The album is almost certainly more impressive to watch than to listen to. Without the sweeping crane-cam views of cloaked choirs and a foggy stage, it can be hard to appreciate the amount of organization and effort going into cramming a hundred fucking people onstage to play these songs. This is a performance with live audience members (and DVD viewers) firmly in mind. Die-hard fans may even find themselves preferring the original versions since these songs lose a degree of punch and tightness live, and a few tracks like “Puritania” and “Mourning Palace” suffer from a bit of symphonic bloat, going all-in where staying minimal would sound more effective.
That it took the band six years to release this material indicates that they may be getting crushed under their own weight – they’re slowly morphing into a Trans-Siberian Orchestra entity, unable to appear in concert with fewer than 75 musicians, two dozen roadies and several buses worth of equipment.

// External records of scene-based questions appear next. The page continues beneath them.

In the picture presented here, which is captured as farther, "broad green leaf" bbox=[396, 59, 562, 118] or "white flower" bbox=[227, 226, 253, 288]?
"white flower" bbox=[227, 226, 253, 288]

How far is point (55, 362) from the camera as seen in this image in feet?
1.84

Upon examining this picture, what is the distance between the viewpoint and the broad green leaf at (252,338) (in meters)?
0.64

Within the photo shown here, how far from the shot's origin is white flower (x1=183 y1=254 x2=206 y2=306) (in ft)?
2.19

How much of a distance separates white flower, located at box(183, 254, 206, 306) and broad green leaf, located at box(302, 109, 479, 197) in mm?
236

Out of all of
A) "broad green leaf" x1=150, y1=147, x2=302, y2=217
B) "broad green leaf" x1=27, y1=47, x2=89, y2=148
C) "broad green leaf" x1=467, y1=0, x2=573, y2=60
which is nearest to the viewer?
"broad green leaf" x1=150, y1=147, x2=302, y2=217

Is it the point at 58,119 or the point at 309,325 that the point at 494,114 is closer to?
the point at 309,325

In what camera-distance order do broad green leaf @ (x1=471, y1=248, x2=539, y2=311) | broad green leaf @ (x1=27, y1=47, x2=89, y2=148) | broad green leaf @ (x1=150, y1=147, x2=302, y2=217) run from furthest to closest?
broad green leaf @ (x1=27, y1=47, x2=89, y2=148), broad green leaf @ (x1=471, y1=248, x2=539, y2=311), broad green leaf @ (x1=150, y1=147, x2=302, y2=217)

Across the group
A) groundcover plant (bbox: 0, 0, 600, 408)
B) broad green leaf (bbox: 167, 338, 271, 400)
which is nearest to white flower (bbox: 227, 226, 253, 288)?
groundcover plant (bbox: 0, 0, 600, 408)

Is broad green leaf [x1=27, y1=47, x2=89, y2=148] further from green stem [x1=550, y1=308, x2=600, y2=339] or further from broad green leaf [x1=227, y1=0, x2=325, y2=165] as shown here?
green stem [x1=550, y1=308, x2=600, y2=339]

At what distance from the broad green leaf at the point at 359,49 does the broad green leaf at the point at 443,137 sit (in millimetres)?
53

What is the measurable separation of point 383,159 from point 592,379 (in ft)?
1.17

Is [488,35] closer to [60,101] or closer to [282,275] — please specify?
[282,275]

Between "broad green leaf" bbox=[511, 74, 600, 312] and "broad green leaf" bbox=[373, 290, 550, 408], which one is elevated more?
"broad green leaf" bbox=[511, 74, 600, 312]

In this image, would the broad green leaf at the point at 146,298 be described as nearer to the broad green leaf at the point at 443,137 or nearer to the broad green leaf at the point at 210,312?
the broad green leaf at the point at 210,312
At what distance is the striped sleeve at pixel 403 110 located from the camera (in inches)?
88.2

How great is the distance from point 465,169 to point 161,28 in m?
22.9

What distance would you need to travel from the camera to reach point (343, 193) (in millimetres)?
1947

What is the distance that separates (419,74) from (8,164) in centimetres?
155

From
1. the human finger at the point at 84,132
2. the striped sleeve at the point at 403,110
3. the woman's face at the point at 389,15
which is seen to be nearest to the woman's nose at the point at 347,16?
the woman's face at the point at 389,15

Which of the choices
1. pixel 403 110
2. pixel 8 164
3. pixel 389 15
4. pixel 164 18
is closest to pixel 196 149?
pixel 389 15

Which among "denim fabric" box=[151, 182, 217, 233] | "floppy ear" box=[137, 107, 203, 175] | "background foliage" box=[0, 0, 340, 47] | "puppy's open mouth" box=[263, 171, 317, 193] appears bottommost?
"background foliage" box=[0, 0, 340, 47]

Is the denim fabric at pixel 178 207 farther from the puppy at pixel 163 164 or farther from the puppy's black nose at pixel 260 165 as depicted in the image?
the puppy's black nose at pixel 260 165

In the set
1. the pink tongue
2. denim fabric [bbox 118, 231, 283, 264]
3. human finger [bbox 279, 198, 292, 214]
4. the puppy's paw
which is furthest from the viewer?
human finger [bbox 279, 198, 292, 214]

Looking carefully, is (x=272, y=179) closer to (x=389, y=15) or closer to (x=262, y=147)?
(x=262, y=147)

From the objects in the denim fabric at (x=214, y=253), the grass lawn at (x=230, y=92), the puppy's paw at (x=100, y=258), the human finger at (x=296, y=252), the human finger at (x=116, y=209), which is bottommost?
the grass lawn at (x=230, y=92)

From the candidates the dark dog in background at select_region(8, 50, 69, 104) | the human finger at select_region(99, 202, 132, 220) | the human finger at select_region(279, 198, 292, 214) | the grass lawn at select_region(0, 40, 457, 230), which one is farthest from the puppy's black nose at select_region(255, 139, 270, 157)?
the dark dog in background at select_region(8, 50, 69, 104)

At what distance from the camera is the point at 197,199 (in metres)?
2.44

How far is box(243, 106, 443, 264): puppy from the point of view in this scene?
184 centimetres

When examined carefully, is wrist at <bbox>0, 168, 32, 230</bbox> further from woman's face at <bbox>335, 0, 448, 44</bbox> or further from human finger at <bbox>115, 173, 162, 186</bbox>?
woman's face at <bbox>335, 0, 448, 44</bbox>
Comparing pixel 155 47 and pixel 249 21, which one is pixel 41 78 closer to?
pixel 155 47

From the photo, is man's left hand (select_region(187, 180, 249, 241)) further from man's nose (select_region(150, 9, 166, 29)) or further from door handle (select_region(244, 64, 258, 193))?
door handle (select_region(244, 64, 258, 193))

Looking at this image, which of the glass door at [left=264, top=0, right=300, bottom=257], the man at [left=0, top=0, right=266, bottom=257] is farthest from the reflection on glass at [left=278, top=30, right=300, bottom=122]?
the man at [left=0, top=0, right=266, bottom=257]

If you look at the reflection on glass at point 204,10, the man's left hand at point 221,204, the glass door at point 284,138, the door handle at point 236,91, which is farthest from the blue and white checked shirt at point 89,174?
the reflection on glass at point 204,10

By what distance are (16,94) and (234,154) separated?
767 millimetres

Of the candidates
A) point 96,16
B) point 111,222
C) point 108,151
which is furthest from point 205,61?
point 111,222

A “return to our roots” album evoking the (comparatively) leaner, meaner sounds of their early work would surely be welcome among long-time fans, but then they’d risk alienating the legions of new fans who attend these shows specifically to hear the Norwegian equivalent of the Galactic Empire play soaring paeans to astral planes and elder gods. It’s a tough spot to be in.

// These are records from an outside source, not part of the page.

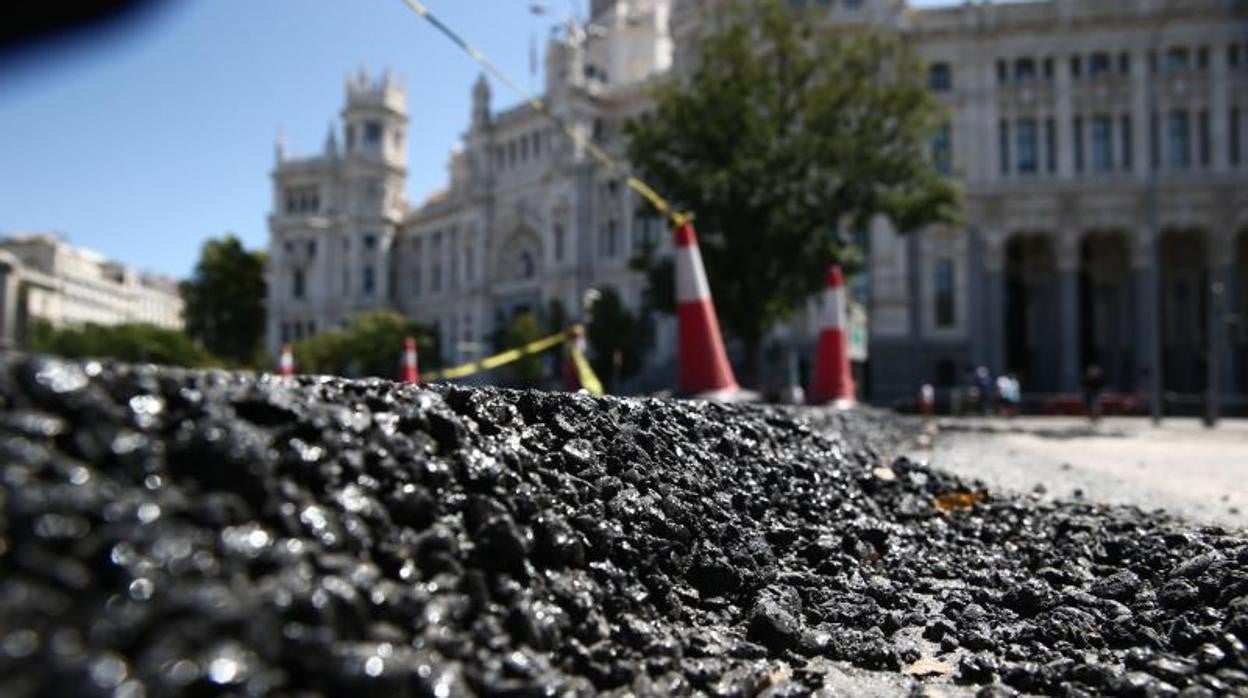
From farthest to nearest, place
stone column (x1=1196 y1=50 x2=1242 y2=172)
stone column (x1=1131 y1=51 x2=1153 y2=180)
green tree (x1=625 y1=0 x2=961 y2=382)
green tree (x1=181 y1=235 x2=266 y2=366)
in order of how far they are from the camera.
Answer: green tree (x1=181 y1=235 x2=266 y2=366)
stone column (x1=1131 y1=51 x2=1153 y2=180)
stone column (x1=1196 y1=50 x2=1242 y2=172)
green tree (x1=625 y1=0 x2=961 y2=382)

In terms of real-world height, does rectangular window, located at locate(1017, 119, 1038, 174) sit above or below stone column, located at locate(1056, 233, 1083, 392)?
above

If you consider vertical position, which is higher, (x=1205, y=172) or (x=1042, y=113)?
(x=1042, y=113)

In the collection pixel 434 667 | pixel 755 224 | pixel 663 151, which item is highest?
pixel 663 151

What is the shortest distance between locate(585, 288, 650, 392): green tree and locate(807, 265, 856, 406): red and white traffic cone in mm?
31765

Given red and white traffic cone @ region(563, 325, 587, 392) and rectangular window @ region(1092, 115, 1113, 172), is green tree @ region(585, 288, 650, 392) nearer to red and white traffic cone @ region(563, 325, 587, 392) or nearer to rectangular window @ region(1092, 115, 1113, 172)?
rectangular window @ region(1092, 115, 1113, 172)

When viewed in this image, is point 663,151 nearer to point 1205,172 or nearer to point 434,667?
point 434,667

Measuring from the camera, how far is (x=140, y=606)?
1.78 metres

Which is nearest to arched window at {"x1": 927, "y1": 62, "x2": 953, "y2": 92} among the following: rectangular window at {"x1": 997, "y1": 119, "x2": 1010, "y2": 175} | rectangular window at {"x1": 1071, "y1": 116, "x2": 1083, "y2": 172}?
rectangular window at {"x1": 997, "y1": 119, "x2": 1010, "y2": 175}

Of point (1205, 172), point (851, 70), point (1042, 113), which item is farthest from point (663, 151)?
point (1205, 172)

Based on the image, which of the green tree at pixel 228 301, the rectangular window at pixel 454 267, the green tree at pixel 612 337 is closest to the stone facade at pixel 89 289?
the green tree at pixel 228 301

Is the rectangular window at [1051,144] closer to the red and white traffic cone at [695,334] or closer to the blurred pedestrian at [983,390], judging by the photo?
the blurred pedestrian at [983,390]

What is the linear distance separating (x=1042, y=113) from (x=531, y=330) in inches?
1227

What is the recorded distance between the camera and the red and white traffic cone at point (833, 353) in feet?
53.1

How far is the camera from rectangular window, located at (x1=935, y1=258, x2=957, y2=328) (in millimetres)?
44406
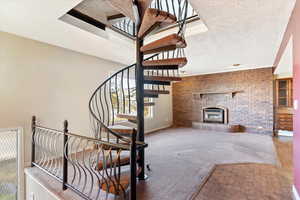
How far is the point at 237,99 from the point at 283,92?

This is strictly an album/live video for Dimmu Borgir completists and fans of metal-bands-playing-live-with-an-orchestra. Some songs sound fantastic, but others sound a little overstuffed. Since most songs have already been recorded with an orchestra for their respective original albums, seeing them performed live is dramatic, but feels somewhat redundant. Forces of the Northern Night is the apotheosis of Dimmu Borgir’s cinematic ambitions cultivated over the last 16 years, but where they go from here is anyone’s guess. A different orchestra on each song? Ten choirs? Scoring a film? Playing in space? Dubstep?
3.5 / 5 TOILETS OV HELL
If you’re a diehard fan, you can pick up Forces of the Northern Night next Friday via Nuclear Blast.